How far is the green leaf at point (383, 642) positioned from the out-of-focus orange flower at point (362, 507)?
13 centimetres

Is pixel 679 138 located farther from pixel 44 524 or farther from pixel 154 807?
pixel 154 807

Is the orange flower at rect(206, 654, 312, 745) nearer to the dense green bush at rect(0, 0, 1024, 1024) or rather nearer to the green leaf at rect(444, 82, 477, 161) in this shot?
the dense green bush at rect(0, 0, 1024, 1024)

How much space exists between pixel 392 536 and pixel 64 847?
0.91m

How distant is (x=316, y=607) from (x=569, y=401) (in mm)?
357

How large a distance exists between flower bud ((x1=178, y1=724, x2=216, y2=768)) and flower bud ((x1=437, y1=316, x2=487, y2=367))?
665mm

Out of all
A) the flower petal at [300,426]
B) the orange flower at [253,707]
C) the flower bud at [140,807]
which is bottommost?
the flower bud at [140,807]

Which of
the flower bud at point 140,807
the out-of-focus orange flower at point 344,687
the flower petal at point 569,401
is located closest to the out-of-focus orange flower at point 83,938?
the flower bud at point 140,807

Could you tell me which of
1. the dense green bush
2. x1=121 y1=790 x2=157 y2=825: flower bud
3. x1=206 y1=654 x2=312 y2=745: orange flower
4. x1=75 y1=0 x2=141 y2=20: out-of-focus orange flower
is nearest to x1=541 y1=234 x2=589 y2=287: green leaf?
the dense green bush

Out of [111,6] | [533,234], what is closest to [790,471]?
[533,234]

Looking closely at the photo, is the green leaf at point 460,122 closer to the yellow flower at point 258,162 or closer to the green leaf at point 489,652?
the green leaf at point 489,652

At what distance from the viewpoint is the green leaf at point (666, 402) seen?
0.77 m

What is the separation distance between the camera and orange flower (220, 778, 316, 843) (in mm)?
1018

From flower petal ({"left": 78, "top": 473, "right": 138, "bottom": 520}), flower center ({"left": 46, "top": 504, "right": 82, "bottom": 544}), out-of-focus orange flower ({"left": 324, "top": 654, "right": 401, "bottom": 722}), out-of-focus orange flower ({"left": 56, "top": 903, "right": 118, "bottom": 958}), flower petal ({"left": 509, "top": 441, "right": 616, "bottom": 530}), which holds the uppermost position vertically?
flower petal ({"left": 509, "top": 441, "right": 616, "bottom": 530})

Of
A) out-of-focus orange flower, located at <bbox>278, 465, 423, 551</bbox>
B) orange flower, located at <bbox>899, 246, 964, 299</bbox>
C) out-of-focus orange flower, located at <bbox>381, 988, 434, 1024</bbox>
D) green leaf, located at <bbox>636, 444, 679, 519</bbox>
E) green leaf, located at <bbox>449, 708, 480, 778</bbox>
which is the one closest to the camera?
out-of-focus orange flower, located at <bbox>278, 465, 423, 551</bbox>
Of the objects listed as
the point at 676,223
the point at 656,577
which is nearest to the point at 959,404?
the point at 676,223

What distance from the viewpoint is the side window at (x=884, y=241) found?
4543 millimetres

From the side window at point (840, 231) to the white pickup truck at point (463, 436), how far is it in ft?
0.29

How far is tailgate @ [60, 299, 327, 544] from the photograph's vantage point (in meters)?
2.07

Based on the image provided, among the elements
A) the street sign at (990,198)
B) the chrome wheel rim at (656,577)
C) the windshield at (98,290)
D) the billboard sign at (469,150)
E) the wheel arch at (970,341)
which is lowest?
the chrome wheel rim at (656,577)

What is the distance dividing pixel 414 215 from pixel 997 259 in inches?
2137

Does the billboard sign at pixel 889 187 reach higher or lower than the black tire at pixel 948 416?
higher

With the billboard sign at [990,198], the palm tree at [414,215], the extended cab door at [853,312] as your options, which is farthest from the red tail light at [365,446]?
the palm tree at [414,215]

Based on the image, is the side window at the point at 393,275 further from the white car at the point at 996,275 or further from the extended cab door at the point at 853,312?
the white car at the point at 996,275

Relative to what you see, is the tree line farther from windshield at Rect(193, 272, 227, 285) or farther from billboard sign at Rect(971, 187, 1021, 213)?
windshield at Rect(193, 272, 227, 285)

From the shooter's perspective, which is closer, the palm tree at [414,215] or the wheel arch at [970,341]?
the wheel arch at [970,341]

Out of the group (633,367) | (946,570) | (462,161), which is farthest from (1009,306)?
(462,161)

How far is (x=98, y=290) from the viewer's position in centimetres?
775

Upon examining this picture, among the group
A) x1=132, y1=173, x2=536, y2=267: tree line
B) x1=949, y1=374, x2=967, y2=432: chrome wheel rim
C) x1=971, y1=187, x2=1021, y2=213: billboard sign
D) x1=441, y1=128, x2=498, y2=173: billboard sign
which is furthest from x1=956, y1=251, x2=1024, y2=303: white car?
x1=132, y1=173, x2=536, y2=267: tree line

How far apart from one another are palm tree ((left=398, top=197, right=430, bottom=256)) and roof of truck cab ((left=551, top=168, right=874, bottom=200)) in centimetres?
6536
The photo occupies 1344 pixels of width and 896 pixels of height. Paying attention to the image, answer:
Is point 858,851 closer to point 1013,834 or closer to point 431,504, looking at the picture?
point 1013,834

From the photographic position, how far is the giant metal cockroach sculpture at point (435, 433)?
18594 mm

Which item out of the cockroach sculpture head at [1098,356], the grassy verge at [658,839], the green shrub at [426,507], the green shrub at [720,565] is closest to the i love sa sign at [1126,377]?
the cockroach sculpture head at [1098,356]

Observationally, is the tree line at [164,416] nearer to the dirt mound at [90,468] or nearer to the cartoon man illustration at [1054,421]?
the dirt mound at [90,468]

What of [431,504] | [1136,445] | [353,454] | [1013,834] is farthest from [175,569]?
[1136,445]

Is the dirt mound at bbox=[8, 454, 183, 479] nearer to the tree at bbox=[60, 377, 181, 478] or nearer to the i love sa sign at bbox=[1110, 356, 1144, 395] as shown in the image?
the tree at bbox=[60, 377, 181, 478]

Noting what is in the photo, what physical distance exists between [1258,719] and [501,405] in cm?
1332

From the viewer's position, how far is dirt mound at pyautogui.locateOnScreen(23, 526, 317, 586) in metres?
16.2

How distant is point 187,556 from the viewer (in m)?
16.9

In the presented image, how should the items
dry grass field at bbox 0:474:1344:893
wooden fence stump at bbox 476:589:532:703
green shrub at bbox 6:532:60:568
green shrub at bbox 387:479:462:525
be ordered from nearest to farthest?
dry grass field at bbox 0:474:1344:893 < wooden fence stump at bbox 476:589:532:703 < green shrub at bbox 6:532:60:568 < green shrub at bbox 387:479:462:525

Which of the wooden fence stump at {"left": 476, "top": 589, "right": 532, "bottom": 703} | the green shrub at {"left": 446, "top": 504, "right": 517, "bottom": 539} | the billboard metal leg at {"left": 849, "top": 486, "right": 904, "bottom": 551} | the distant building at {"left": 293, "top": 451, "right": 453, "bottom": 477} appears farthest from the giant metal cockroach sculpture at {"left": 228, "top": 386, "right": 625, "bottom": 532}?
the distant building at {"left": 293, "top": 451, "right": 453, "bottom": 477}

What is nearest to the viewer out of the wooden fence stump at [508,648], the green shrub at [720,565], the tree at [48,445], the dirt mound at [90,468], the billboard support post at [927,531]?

OBJECTIVE:
Print all of the entries exactly as they are written.

WRITTEN ANSWER:
How far is the green leaf at point (383, 642) positioned from the out-of-focus orange flower at point (362, 507)?
13 centimetres

Is pixel 679 138 located farther from pixel 44 524 or farther from pixel 154 807?
pixel 154 807

Is the orange flower at rect(206, 654, 312, 745) nearer to the dense green bush at rect(0, 0, 1024, 1024) or rather nearer to the green leaf at rect(444, 82, 477, 161) in this shot?
the dense green bush at rect(0, 0, 1024, 1024)

How much space exists between pixel 392 536 and pixel 64 847?
0.91m

How distant is (x=316, y=607) from (x=569, y=401) (in mm)?
357

How large a distance exists between flower bud ((x1=178, y1=724, x2=216, y2=768)) and flower bud ((x1=437, y1=316, x2=487, y2=367))?
665mm

Out of all
A) the flower petal at [300,426]
B) the orange flower at [253,707]
C) the flower bud at [140,807]
which is bottommost?
the flower bud at [140,807]

Which of
the flower bud at point 140,807
the out-of-focus orange flower at point 344,687
the flower petal at point 569,401
is located closest to the out-of-focus orange flower at point 83,938?
the flower bud at point 140,807

Could you tell me which of
1. the dense green bush
2. x1=121 y1=790 x2=157 y2=825: flower bud
3. x1=206 y1=654 x2=312 y2=745: orange flower
4. x1=75 y1=0 x2=141 y2=20: out-of-focus orange flower
is nearest to x1=541 y1=234 x2=589 y2=287: green leaf?
the dense green bush

Out of [111,6] | [533,234], what is closest to [790,471]?
[533,234]

Looking closely at the photo, is the green leaf at point 460,122 closer to the yellow flower at point 258,162 or closer to the green leaf at point 489,652?
the green leaf at point 489,652

At what distance from the viewpoint is the green leaf at point (666, 402) seen?
0.77 m

What is the separation distance between the camera and orange flower (220, 778, 316, 843) (in mm)?
1018

From flower petal ({"left": 78, "top": 473, "right": 138, "bottom": 520}), flower center ({"left": 46, "top": 504, "right": 82, "bottom": 544}), out-of-focus orange flower ({"left": 324, "top": 654, "right": 401, "bottom": 722}), out-of-focus orange flower ({"left": 56, "top": 903, "right": 118, "bottom": 958}), flower petal ({"left": 509, "top": 441, "right": 616, "bottom": 530}), which holds the uppermost position vertically?
flower petal ({"left": 509, "top": 441, "right": 616, "bottom": 530})

Of
A) out-of-focus orange flower, located at <bbox>278, 465, 423, 551</bbox>
B) orange flower, located at <bbox>899, 246, 964, 299</bbox>
C) out-of-focus orange flower, located at <bbox>381, 988, 434, 1024</bbox>
D) green leaf, located at <bbox>636, 444, 679, 519</bbox>
E) green leaf, located at <bbox>449, 708, 480, 778</bbox>
which is the one closest to the camera?
out-of-focus orange flower, located at <bbox>278, 465, 423, 551</bbox>
Of the objects listed as
the point at 676,223
the point at 656,577
which is nearest to the point at 959,404?
the point at 676,223

What distance from the viewpoint is the side window at (x=884, y=241) found?
4543 millimetres

From the side window at point (840, 231) to the white pickup truck at point (463, 436), how far is it in ft?
0.29

How far is tailgate @ [60, 299, 327, 544] from the photograph's vantage point (in meters)?
2.07

Based on the image provided, among the elements
A) the street sign at (990,198)
B) the chrome wheel rim at (656,577)
C) the windshield at (98,290)
D) the billboard sign at (469,150)
E) the wheel arch at (970,341)
which is lowest?
the chrome wheel rim at (656,577)

What is the distance dividing pixel 414 215 from pixel 997 259 in inches?
2137

Does the billboard sign at pixel 889 187 reach higher or lower than the black tire at pixel 948 416?
higher

With the billboard sign at [990,198], the palm tree at [414,215], the extended cab door at [853,312] as your options, which is farthest from the red tail light at [365,446]?
the palm tree at [414,215]

Based on the image, is the side window at the point at 393,275 further from the white car at the point at 996,275 or further from the extended cab door at the point at 853,312?
the white car at the point at 996,275

Relative to what you see, is the tree line farther from windshield at Rect(193, 272, 227, 285) or farther from billboard sign at Rect(971, 187, 1021, 213)?
windshield at Rect(193, 272, 227, 285)

From the shooter's perspective, which is closer, the palm tree at [414,215] or the wheel arch at [970,341]?
the wheel arch at [970,341]

Out of the group (633,367) | (946,570) | (462,161), which is farthest from (1009,306)?
(462,161)

How far is (x=98, y=290) from the viewer's position in centimetres?
775

Upon examining this picture, among the group
A) x1=132, y1=173, x2=536, y2=267: tree line
B) x1=949, y1=374, x2=967, y2=432: chrome wheel rim
C) x1=971, y1=187, x2=1021, y2=213: billboard sign
D) x1=441, y1=128, x2=498, y2=173: billboard sign
which is furthest from x1=956, y1=251, x2=1024, y2=303: white car?
x1=132, y1=173, x2=536, y2=267: tree line

How far apart from one another are palm tree ((left=398, top=197, right=430, bottom=256)) and roof of truck cab ((left=551, top=168, right=874, bottom=200)) in centimetres?
6536
The photo occupies 1344 pixels of width and 896 pixels of height. Paying attention to the image, answer:
Is point 858,851 closer to point 1013,834 or closer to point 431,504, looking at the picture?
point 1013,834

From the photographic position, how far is the giant metal cockroach sculpture at point (435, 433)?
18594 mm

Which item out of the cockroach sculpture head at [1098,356], the grassy verge at [658,839], the green shrub at [426,507], the green shrub at [720,565] is closest to the i love sa sign at [1126,377]?
the cockroach sculpture head at [1098,356]

Observationally, is the tree line at [164,416] nearer to the dirt mound at [90,468] or nearer to the cartoon man illustration at [1054,421]?
the dirt mound at [90,468]

What of [431,504] | [1136,445] | [353,454] | [1013,834] is farthest from [175,569]?
[1136,445]

Is the dirt mound at bbox=[8, 454, 183, 479] nearer to the tree at bbox=[60, 377, 181, 478] or nearer to the i love sa sign at bbox=[1110, 356, 1144, 395] as shown in the image?
the tree at bbox=[60, 377, 181, 478]

Noting what is in the photo, what physical distance exists between [1258,719] and [501,405] in cm?
1332

From the viewer's position, how far is dirt mound at pyautogui.locateOnScreen(23, 526, 317, 586) in metres?
16.2

How distant is point 187,556 from the viewer (in m)?
16.9

In the presented image, how should the items
dry grass field at bbox 0:474:1344:893
wooden fence stump at bbox 476:589:532:703
green shrub at bbox 6:532:60:568
green shrub at bbox 387:479:462:525
be ordered from nearest to farthest?
dry grass field at bbox 0:474:1344:893 < wooden fence stump at bbox 476:589:532:703 < green shrub at bbox 6:532:60:568 < green shrub at bbox 387:479:462:525

Which of the wooden fence stump at {"left": 476, "top": 589, "right": 532, "bottom": 703} | the green shrub at {"left": 446, "top": 504, "right": 517, "bottom": 539} | the billboard metal leg at {"left": 849, "top": 486, "right": 904, "bottom": 551} | the distant building at {"left": 293, "top": 451, "right": 453, "bottom": 477} appears farthest from the giant metal cockroach sculpture at {"left": 228, "top": 386, "right": 625, "bottom": 532}?
the distant building at {"left": 293, "top": 451, "right": 453, "bottom": 477}

What is nearest to the viewer out of the wooden fence stump at [508,648], the green shrub at [720,565], the tree at [48,445], the dirt mound at [90,468], the billboard support post at [927,531]?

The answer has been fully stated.